You specifically called out PoEs passive tree, but honestly the tree isn’t the crazy complicated part of making builds–its finding combinations of mechanics that synergize above average. On the tree sure, but the gear and actual skills are really what makes it crazy. Planning around what items can have what mods and what you can reasonably expect to get on what budget is the real brain disabler for me. I love build crafting, but fuck I hate planning rare tier gear.
You gotta have a crazy amount of hours in that game. That tree is complicated to read, nevermind to understand.
I had to take another look to see if they’ve shat the tree up worse somehow. But, no, it’s the same. The tree isn’t complicated to read or even that hard to understand. It’s a tree: you start at the base and make decisions at the branches.
Perhaps it’s an extension of people getting paralyzed by decisions, which I don’t experience, but it’s only difficult if you are in the strange position of “knowing enough about the passive tree to know a build/specific passive exists” but also don’t know the tree enough to figure out how to get there.
If you simply start at the base and just get going, the branching paths quickly add up to an enormous amount of options. If you don’t get any decision paralysis from a tree with literally over a thousand nodes, you might just be a superhuman being.
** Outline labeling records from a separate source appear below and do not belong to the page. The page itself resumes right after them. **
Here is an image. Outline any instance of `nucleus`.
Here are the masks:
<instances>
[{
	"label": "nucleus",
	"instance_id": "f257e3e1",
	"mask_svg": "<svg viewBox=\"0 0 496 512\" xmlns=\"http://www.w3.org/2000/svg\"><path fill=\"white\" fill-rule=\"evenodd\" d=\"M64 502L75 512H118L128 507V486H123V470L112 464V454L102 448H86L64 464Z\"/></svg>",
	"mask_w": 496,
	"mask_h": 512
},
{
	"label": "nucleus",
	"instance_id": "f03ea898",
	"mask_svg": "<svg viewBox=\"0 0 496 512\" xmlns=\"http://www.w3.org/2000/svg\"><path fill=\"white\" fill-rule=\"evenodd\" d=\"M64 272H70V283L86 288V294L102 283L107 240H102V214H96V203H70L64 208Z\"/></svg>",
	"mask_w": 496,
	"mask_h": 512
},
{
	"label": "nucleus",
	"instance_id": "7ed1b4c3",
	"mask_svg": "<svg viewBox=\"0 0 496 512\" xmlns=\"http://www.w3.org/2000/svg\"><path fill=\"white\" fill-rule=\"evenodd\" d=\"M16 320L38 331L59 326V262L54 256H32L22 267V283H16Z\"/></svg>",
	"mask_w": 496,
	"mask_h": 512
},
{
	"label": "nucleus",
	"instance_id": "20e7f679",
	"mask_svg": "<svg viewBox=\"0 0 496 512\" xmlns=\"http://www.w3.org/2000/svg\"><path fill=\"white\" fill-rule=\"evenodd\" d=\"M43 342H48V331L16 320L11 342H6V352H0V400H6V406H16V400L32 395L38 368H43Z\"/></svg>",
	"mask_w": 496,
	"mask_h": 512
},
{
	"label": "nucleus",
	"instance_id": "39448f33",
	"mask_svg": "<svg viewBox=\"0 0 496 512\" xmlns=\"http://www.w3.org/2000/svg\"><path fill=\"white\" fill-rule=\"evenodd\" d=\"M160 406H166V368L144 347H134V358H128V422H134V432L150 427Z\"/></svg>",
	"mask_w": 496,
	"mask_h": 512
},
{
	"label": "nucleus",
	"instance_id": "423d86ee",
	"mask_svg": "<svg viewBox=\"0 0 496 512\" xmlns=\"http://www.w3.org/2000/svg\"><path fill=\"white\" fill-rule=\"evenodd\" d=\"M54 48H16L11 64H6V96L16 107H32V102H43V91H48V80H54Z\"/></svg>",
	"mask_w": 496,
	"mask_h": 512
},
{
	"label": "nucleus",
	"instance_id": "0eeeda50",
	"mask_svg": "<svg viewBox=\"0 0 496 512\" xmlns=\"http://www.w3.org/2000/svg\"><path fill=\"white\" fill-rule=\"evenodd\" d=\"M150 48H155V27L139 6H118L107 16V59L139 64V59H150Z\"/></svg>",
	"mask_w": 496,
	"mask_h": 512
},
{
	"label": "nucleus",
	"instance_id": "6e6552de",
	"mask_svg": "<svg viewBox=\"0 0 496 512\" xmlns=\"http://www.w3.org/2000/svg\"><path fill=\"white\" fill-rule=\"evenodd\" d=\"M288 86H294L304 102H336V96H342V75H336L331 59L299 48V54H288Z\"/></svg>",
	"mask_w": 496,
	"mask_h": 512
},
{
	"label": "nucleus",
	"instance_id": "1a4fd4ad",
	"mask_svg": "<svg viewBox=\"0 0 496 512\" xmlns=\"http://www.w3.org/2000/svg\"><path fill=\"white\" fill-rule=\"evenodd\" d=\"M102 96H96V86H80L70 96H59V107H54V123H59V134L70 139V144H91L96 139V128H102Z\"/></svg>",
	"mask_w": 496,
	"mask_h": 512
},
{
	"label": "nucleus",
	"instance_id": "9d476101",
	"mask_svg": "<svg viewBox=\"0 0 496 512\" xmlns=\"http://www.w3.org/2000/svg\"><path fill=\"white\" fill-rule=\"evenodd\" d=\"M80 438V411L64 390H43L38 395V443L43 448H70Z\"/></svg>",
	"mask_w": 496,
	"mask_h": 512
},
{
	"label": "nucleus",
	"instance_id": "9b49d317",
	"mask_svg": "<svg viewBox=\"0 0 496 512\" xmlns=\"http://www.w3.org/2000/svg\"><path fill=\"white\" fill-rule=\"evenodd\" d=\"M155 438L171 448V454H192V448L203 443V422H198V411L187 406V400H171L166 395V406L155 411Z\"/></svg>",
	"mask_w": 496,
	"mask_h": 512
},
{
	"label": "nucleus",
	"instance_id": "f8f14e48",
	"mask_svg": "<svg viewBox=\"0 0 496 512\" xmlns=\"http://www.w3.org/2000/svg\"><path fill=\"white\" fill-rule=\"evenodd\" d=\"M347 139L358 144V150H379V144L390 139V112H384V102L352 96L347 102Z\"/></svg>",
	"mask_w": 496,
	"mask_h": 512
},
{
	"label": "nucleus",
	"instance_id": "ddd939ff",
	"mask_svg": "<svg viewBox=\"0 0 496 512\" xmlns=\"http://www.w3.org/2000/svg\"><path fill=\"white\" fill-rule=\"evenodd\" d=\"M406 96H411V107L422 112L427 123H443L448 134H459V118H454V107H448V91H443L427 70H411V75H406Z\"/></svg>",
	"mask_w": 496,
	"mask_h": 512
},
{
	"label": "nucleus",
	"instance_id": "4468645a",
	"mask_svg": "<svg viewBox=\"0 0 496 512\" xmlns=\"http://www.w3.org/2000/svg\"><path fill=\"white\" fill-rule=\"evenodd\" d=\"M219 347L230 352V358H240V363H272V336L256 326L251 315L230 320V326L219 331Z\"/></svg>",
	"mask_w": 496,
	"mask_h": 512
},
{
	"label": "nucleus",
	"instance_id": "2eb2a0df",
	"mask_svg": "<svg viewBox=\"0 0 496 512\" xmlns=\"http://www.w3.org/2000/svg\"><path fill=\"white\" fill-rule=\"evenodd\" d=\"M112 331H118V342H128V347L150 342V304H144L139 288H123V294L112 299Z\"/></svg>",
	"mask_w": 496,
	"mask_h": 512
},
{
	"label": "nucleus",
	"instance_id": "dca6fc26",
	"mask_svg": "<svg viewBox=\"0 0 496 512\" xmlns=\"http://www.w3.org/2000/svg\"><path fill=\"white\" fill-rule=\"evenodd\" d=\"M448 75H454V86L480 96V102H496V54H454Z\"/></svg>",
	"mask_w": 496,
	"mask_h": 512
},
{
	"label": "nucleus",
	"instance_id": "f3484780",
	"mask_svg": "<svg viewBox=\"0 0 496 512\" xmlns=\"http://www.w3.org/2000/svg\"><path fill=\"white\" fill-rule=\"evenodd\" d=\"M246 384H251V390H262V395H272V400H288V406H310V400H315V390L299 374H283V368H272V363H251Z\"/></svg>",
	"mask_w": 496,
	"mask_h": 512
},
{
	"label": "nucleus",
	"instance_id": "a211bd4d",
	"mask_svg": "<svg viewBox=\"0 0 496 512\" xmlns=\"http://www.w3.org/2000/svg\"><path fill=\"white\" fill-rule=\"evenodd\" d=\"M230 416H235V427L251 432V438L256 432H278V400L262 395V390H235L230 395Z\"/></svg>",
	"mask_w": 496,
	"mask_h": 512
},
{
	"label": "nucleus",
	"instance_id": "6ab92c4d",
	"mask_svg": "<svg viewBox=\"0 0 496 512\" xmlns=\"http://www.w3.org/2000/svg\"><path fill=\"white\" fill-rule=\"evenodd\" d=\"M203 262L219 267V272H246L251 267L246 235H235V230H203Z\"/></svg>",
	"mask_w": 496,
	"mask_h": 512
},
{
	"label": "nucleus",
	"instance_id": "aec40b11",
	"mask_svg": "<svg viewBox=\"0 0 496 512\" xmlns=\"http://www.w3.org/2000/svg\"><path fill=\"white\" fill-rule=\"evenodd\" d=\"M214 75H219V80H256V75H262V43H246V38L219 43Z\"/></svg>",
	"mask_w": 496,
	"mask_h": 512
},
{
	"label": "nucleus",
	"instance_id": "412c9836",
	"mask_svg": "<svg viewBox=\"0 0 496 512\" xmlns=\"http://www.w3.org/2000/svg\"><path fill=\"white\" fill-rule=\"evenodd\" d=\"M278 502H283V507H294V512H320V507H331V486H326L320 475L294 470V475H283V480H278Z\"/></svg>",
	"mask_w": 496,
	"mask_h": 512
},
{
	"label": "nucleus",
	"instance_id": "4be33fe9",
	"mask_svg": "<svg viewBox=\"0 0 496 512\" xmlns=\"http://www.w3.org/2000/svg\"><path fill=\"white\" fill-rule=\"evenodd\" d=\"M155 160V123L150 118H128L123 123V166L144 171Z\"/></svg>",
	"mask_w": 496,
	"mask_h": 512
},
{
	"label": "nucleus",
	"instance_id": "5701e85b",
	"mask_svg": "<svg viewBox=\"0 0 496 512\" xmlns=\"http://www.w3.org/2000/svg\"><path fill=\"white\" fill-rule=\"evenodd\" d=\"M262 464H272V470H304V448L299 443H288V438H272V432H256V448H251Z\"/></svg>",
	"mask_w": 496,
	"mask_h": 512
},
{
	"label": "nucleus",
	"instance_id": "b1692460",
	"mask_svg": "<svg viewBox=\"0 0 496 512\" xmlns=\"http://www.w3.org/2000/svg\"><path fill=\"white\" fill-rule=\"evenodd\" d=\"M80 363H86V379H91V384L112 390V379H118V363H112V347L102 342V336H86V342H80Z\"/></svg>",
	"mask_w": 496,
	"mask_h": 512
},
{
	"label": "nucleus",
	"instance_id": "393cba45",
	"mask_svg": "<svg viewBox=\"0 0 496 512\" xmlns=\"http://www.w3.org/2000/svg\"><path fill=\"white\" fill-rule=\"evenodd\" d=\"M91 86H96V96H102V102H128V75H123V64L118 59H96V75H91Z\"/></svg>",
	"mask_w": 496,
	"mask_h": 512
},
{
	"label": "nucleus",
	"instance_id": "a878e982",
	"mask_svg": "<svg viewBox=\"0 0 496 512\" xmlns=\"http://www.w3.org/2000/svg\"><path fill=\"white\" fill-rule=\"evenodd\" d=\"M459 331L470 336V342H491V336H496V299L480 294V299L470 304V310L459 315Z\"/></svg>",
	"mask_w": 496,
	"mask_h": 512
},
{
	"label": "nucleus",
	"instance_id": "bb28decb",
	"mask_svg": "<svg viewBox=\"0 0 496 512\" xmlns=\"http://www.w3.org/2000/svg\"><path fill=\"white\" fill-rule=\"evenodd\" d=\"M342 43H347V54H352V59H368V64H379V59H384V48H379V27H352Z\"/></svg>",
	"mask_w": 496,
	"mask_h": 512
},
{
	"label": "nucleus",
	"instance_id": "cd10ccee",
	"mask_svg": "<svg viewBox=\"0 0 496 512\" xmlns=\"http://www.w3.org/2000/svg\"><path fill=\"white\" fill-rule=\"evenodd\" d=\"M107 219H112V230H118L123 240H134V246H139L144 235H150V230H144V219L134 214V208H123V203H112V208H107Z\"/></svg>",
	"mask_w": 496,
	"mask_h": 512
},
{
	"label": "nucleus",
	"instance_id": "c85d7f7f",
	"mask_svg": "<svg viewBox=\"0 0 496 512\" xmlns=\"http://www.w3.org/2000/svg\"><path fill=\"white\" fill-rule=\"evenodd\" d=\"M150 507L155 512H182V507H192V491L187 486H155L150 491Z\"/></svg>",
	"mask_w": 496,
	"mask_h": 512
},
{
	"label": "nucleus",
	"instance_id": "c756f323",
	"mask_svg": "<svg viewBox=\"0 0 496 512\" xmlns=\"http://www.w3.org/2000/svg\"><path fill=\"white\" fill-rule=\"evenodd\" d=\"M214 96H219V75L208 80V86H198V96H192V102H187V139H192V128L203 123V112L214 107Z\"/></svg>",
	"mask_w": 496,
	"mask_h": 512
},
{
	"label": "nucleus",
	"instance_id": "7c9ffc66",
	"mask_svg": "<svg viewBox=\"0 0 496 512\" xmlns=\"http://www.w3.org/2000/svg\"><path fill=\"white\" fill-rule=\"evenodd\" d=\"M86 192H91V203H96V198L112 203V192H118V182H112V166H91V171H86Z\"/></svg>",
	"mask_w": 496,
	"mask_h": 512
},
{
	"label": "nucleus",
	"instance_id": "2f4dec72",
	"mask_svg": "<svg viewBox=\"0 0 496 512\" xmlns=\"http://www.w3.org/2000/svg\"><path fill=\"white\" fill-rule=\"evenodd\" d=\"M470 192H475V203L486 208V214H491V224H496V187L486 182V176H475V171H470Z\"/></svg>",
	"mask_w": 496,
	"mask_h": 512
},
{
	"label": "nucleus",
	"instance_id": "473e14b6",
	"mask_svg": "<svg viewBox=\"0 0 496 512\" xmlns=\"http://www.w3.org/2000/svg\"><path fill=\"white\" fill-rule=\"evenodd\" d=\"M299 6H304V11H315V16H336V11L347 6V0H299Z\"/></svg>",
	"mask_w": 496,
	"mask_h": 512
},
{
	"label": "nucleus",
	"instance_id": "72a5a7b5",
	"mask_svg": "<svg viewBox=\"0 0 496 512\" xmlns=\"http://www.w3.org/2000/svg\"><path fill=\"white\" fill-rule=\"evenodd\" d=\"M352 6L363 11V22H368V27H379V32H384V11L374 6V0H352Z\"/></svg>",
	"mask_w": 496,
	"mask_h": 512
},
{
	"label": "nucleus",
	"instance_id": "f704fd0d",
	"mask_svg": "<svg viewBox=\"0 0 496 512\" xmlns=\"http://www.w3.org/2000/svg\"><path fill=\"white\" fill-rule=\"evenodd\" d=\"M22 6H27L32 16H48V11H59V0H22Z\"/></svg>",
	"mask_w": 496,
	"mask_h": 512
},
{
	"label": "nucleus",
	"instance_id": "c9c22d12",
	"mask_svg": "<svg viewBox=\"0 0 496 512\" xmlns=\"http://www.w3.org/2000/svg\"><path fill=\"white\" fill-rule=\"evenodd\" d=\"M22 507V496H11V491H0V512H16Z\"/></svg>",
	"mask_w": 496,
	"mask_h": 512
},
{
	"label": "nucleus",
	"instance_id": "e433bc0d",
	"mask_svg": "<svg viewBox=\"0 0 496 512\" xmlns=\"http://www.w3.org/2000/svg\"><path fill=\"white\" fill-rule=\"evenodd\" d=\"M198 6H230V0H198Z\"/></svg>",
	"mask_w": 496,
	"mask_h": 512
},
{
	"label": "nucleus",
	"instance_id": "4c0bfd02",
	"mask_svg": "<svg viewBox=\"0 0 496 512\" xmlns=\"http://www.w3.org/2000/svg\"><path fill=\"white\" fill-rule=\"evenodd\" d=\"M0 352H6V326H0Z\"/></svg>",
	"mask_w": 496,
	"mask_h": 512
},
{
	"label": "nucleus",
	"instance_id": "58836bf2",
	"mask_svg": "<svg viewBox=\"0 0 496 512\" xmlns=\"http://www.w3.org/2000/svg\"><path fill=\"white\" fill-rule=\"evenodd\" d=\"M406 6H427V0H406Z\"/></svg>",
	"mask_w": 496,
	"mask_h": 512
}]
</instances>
Not superhuman, just very simple. I pick what I want most at the moment, especially in a game where I can refund points if my decision wasn’t great.
There’s this open-source, Diablo-like game/engine, called FLARE, which I find interesting in that regard, because the basic gameplay is there. My monkey brain is having fun with it, i.e. getting an endorphine rush, because big numbers go brr.
But they obviously don’t have the budget of Blizzard, to try to hide that that’s what it’s doing.
I think, around 4 times throughout the campaign, you get the same spider model, but this time it’s five levels stronger than last time. 🙃
I get bored of games were you have to make your character better and better and that’s it. Now I’m playing games were I have to get better and more knowledge of the game, like shmups.